# [Texto mostrado]
Por Carlos Dopico
Carlos Dopico
Juana Molina tiene 60 años y, si bien su fascinación por la música se manifestó de forma temprana, lleva apenas la mitad de su vida dedicada a esa combinación de sonidos y silencios. En esas tres décadas desplegó un trabajo compositivo auténtico, manifestado en siete álbumes discográficos, que comenzó con un desplante de la crítica y terminó con el aplauso de varios artistas consagrados.
“Era todo producto de mi inseguridad”, remarca, convencida de su proceso personal.
Juana es una notable tejedora musical, una artista lúdica y genuina capaz de sumergir su canto entre distintas texturas y ambientes sonoros. Como si fuera poco, tiene una capacidad histriónica de la que dio sobradas muestras en los diversos programas de humor que integró en la televisión argentina.
En el terreno musical, desde un comienzo, identificó que las formas eran apenas un molde del que tempranamente quiso escapar. En cada etapa, corroboró que quería viajar sin destino, subir a un pulso, a una simple melodía, o apenas a un ciclo sonoro para elaborar su canción extended version, como ella prefiere definir.
“Son un montón de capas con ríos y afluentes que van haciendo cada uno lo suyo”, describe.
Antes de llegar el mundo del loop, ella ya había estado en él, usando el recurso sin las herramientas y repitiendo en bucles orgánicos lo que una máquina haría después. “Cuando tuve que presentar Segundo en vivo imaginé que los músicos se iban a aburrir de tocar todo el tiempo lo mismo”, confiesa para explicar por qué se lanzó de gira en solitario.
Uno de los primeros en confiar en su propuesta fue el exlíder de los Talking Heads, David Byrne, quien la invitó a salir de gira y presentó en persona durante 30 noches en Estados Unidos: “Eso es algo completamente inusual, imaginate. Eso me daba un peso y una aceptación de parte del público muy diferente a que yo fuera un telonero random que elige el productor del lugar”.

# [Tareas para hacer]
1. Según el texto sobre Juana Molina, ¿son ciertas estas afirmaciones? Contesta sí o no a cada una y copia las palabras del texto que lo deciden: (a) Juana Molina tiene 60 años. (b) Juana Molina publicó diez álbumes. (c) David Byrne la presentó durante 30 noches en Estados Unidos.
2. Haz una lista con todas las personas que se nombran en el texto sobre Juana Molina.

# [Datos entregados]
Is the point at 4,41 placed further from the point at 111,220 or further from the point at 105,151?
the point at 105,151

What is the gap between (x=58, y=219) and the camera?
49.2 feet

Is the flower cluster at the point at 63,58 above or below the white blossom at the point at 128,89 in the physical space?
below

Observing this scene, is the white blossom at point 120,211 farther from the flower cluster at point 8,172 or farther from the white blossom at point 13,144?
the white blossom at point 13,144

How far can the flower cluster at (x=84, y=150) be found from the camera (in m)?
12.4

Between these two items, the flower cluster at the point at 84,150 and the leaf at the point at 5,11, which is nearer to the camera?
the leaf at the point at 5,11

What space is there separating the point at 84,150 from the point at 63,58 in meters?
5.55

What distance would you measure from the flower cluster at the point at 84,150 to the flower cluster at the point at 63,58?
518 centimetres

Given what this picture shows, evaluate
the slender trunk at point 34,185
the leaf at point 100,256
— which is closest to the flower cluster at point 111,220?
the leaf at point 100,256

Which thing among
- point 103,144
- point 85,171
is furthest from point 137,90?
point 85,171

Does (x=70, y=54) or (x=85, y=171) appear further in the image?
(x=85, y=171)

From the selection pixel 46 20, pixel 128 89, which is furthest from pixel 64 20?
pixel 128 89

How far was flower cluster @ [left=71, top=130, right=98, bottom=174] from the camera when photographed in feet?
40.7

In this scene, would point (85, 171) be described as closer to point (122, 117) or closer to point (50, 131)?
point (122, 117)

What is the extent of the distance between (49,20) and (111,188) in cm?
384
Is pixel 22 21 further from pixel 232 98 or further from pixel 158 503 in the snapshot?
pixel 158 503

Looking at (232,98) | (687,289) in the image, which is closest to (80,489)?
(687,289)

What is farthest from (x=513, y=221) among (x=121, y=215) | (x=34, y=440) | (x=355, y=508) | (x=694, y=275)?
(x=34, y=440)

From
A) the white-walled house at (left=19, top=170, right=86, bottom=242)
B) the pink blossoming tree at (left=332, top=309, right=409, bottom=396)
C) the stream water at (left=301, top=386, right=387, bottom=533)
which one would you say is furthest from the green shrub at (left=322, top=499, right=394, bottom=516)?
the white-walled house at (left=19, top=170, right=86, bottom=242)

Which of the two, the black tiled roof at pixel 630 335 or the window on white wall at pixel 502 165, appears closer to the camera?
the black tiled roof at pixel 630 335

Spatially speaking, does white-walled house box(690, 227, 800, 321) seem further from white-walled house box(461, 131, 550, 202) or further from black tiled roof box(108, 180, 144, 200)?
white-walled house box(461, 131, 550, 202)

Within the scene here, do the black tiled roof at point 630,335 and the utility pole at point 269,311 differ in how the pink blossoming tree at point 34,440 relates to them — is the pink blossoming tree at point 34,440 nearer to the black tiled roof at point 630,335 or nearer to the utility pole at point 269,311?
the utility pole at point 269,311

# [Respuestas escritas]
1.
(a) Sí: «Juana Molina tiene 60 años».
(b) No: «manifestado en siete álbumes discográficos».
(c) Sí: «presentó en persona durante 30 noches en Estados Unidos».

2.
- Carlos Dopico
- Juana Molina
- David Byrne